Welcome, welcome to Caraval―Stephanie Garber’s sweeping tale of two sisters who escape their ruthless father when they enter the dangerous intrigue of a legendary game.

Scarlett has never left the tiny island where she and her beloved sister, Tella, live with their powerful, and cruel, father. Now Scarlett’s father has arranged a marriage for her, and Scarlett thinks her dreams of seeing Caraval, the far-away, once-a-year performance where the audience participates in the show, are over.

But this year, Scarlett’s long-dreamt of invitation finally arrives. With the help of a mysterious sailor, Tella whisks Scarlett away to the show. Only, as soon as they arrive, Tella is kidnapped by Caraval’s mastermind organizer, Legend. It turns out that this season’s Caraval revolves around Tella, and whoever finds her first is the winner.

Scarlett has been told that everything that happens during Caraval is only an elaborate performance. But she nevertheless becomes enmeshed in a game of love, heartbreak, and magic with the other players in the game. And whether Caraval is real or not, she must find Tella before the five nights of the game are over, a dangerous domino effect of consequences is set off, and her sister disappears forever.
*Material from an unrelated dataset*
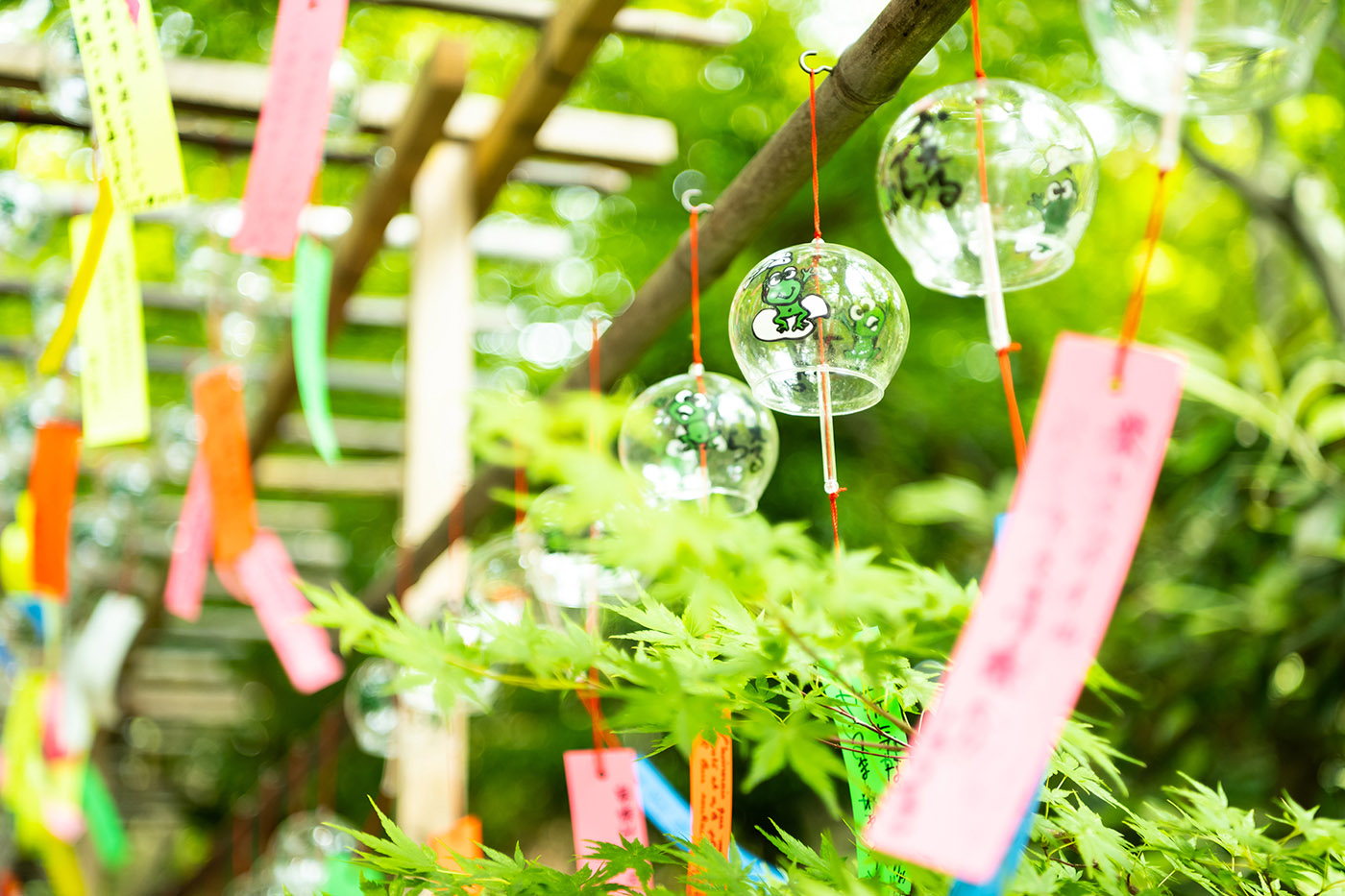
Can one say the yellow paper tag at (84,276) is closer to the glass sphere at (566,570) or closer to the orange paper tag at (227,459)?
the orange paper tag at (227,459)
REVIEW: (Contains spoilers!)

Well, this book has been…interesting to read. I’m not exactly jumping head over heels for this book. So a fair warning to ya, this is gonna be a rant. Because I didn’t enjoy this as much as I was hoping to. I may be one of the few who found this book to be over-hyped and believe that this book is just not for me. And I was so caught up in the hype, waiting for its publication date. But unfortunately, Caraval was a huge disappointment for me.

What I Liked About Caraval:

“Whatever you’ve heard about Caraval, it doesn’t compare to the reality. It’s more than just a game or performance. It’s the closest you’ll ever find yourself magic in this world.”
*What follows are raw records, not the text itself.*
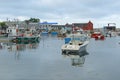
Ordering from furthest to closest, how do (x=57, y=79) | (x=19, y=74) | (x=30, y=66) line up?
(x=30, y=66) → (x=19, y=74) → (x=57, y=79)

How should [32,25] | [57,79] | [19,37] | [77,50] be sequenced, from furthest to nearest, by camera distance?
[32,25], [19,37], [77,50], [57,79]

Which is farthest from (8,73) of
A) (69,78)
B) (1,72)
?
(69,78)

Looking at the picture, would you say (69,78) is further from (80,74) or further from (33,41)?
(33,41)

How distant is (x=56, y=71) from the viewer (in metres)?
31.9

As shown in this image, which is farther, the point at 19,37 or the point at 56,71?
the point at 19,37

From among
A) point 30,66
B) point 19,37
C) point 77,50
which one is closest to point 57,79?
point 30,66

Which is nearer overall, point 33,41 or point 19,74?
point 19,74

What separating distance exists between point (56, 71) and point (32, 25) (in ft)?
474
Because I still believe each book has its merits, I’ll point out what I like about this book before telling you what about it that irked me.

I like the world building and writing in this one. Garber has done well in that, at least. It was fairly easy to imagine the wonderful world that is Caraval and its unique and magical characters. We have a beautiful island where Caraval is held and where all the mysteries and wonders take place.
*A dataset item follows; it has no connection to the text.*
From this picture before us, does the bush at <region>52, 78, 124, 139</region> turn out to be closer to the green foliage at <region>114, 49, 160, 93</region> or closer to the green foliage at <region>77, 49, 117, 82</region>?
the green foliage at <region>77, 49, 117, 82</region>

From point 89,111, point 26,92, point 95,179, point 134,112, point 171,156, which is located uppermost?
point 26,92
With breath-taking views and splendid architecture that comes alive at night, Caraval has a pretty descriptive and interesting setting.

The writing is also alright for me. Whilst the plot isn’t my favourite part of the book, the writing does have its own special essence that made me continue reading it despite considering to DNF this multiple times.

“No one is truly honest. Even if we don’t lie to others, we often lie to ourselves. And the word good means different things to different people.”  

What I Disliked About Caraval:

I wasn’t a huge fan of Scarlett and Donatella Dragna in this. Nor was I of any of the main characters. Though I loved the details of the performers and the way they brought themselves about in the game, the MCs weren’t anything special in my opinion. I found the Dragna sisters to be whiny and spoilt, and despite growing up in an abusive environment where their father is the true villain here, I’m surprised that Scarlett wasn’t made out to be a little bit brighter. This is a game of high risks, but to have the MC scared and paranoid the whole time when she should have tried to solve all those clues in a more efficient way just pissed me off. Yes she did eventually solve them and found Tella, but wasn’t her feelings for Julian more important?

It certainly felt that way…

Because what’s more cliche in a YA book than 2 MCs hating each other in the beginning only to fall in love after a week of knowing each other? God forbid, we teach the young-lings that going off on an adventure with a random stranger is a good idea.

The whole plot didn’t really work out for me. It felt like the romance was more of the focus in this book. That and Scarlett’s insistence of getting married to the Count and running away to her happily ever after, instead of figuring out how to save her sister from Legend’s grasp.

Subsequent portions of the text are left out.